Diante de sanções, Rússia quer romper com o dólar

Fonte: Yahoo

O primeiro-ministro russo Dmitri Medvedev após uma coletiva de imprensa em Helsinque, Finlândia, em 26 de setembro de 2018

Rublo, euro, yuan… Qualquer coisa, menos o dólar! Num contexto em que as sanções econômicas contra a Rússia parecem se estender a longo prazo, o Kremlin está redobrando seus esforços para afastar a economia russa da moeda americana – imprescindível no comércio mundial.

Debatido durante muito tempo sem resultados importantes, o árduo projeto das autoridades para “desdolarizar” a economia russa é mais necessário que nunca quando a comunidade empresarial teme o anúncio iminente de novas medidas punitivas nos Estados Unidos.

Quatro anos depois da introdução das primeiras sanções ocidentais contra Moscou, devido à anexação da Crimeia e ao conflito no leste da Ucrânia, as restrições são reforçadas nas transações financeiras russas.
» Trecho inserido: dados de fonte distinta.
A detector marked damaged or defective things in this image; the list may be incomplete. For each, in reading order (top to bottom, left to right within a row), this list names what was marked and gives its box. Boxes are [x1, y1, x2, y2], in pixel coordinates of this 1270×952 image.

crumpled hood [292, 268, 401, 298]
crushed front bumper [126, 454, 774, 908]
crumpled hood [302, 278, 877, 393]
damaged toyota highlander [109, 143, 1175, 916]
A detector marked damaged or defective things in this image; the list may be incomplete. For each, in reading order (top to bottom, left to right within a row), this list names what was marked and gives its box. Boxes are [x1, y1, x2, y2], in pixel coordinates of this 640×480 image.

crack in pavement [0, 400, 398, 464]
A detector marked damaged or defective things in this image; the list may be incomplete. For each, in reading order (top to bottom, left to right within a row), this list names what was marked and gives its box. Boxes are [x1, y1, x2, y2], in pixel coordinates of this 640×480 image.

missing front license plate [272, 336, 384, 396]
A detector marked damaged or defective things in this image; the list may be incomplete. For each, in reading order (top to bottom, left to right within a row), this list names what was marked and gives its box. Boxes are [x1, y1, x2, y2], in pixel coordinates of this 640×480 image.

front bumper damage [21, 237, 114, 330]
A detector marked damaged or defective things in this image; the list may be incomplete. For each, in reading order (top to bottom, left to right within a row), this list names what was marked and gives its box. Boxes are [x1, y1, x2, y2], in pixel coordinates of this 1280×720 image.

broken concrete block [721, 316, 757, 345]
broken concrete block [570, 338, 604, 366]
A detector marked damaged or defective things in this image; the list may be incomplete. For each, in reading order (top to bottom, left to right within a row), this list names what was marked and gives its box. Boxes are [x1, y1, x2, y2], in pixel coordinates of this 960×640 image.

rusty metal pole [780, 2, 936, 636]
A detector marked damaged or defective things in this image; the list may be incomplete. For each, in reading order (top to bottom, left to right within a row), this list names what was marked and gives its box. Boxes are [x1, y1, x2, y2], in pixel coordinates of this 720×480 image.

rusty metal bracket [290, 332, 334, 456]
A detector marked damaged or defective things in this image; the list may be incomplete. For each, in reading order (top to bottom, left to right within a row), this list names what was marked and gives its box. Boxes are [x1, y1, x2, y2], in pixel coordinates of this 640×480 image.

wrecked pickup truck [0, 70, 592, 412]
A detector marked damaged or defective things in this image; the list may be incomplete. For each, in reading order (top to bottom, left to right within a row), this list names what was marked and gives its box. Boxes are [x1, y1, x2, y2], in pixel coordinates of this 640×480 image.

E com essas restrições, aumentam os riscos de que aqueles que fazer operações em dólares sejam processados nos Estados Unidos simplesmente por ter usado essa divisa.

Os ministérios de Economia e Finanças, assim como o Banco Central, têm que apresentar em breve medidas ao primeiro-ministro Dmitri Medvedev para estimular o uso de outras moedas nas transações internacionais.

– ‘Limitar os riscos’ –

A restauração de sanções contra o Irã pelo presidente Donald Trump e guerra comercial entre os Estados Unidos e a China parece ser um cenário favorável para alcançar este objetivo, ao empurrar os parceiros da Rússia a aceitar jogar este jogo para proteger seus negócios de uma política imprevisível.

De acordo com analistas da seguradora de crédito Euler Hermes Group, “os esforços anteriores (de desdolarização) fracassaram e revelaram a necessidade de cooperar estreitamente com outros países, o que poderia ser mais simples hoje diante do crescente protecionismo dos Estados Unidos”.

Eles também estimam que reduzir significativamente a dependência do dólar poderia levar entre um ano e meio e cinco anos.

Os candidatos ideais parecem ser a UE e a China, que juntas representam 60% do comércio exterior russo.

Vladimir Putin menciona regularmente essa questão em suas reuniões com líderes estrangeiros, como aconteceu em setembro com seu colega chinês Xi Jinping.

Em outubro, as autoridades russas anunciaram que estavam preparando um acordo intergovernamental sobre pagamentos bilaterais em moedas nacionais com a China.

Segundo o banco ING, as trocas entre a Rússia e a China feitas em rublos ou em yuan quadruplicaram nos últimos quatro anos, embora ainda representem apenas entre 18% e 19%.

Para ir além, o fundo soberano russo criou dois fundos de cooperação com a China de até 70 bilhões de yuans, destinados a transações em moedas nacionais.

“As primeiras transações são esperadas a partir de 2019. Ferramentas de investimento semelhantes poderiam ser criadas com outros países”, sugeriu Dmitri Polevoi, economista-chefe do fundo soberano russo RDIF.

De acordo com os dados do Banco Central da Rússia, entre 2013 e 2017 a proporção de pagamentos em dólares norte-americanos nas exportações de bens e serviços foi reduzida de 80% para 68%. Ao mesmo tempo, a participação do euro aumentou de 9% para 16% e a do rublo de 10% para 14%. Para as importações, o movimento não é tão significativo, mas a participação do dólar passou de 41% para 36%.

Outra amostra dessa tendência: em outubro, o vice-primeiro-ministro russo Yuri Borisov anunciou que a Índia pagaria em rublos pela compra de sistemas antiaéreos russos S-400.

Segundo o economista Oleg Kuzmin da Renaissance Capital, o principal obstáculo para transações em moedas nacionais menos importantes que o yuan é que “ninguém precisa, por exemplo, de rublos russos na Croácia ou da moeda croata na Rússia”.

“Mas, se existir um mecanismo simples e eficaz para trocar diretamente uma moeda por outra, isso pode funcionar”, disse ele. “No caso de sanções muito duras serem adotadas, isso permitiria à Rússia limitar os riscos”.

A presidente do Banco Central, Elvira Nabiúllina, quer “estimular lentamente os bancos a mudar para o rublo” e “reduzir o papel do dólar em seus balanços”, emprestando menos na moeda norte-americana.

Segundo Euler Hermes, outras medidas poderiam prever a transferência dos principais grupos russos dos centros financeiros estrangeiros para a bolsa de valores russa e aumentar as reservas de ouro e euros. A Rússia já reduziu seu volume de dívidas americanas.

Mas, apesar dessas grandes intenções, a Rússia tem um grande obstáculo: sua economia ainda depende em grande parte dos hidrocarbonetos, que são cotados em dólares.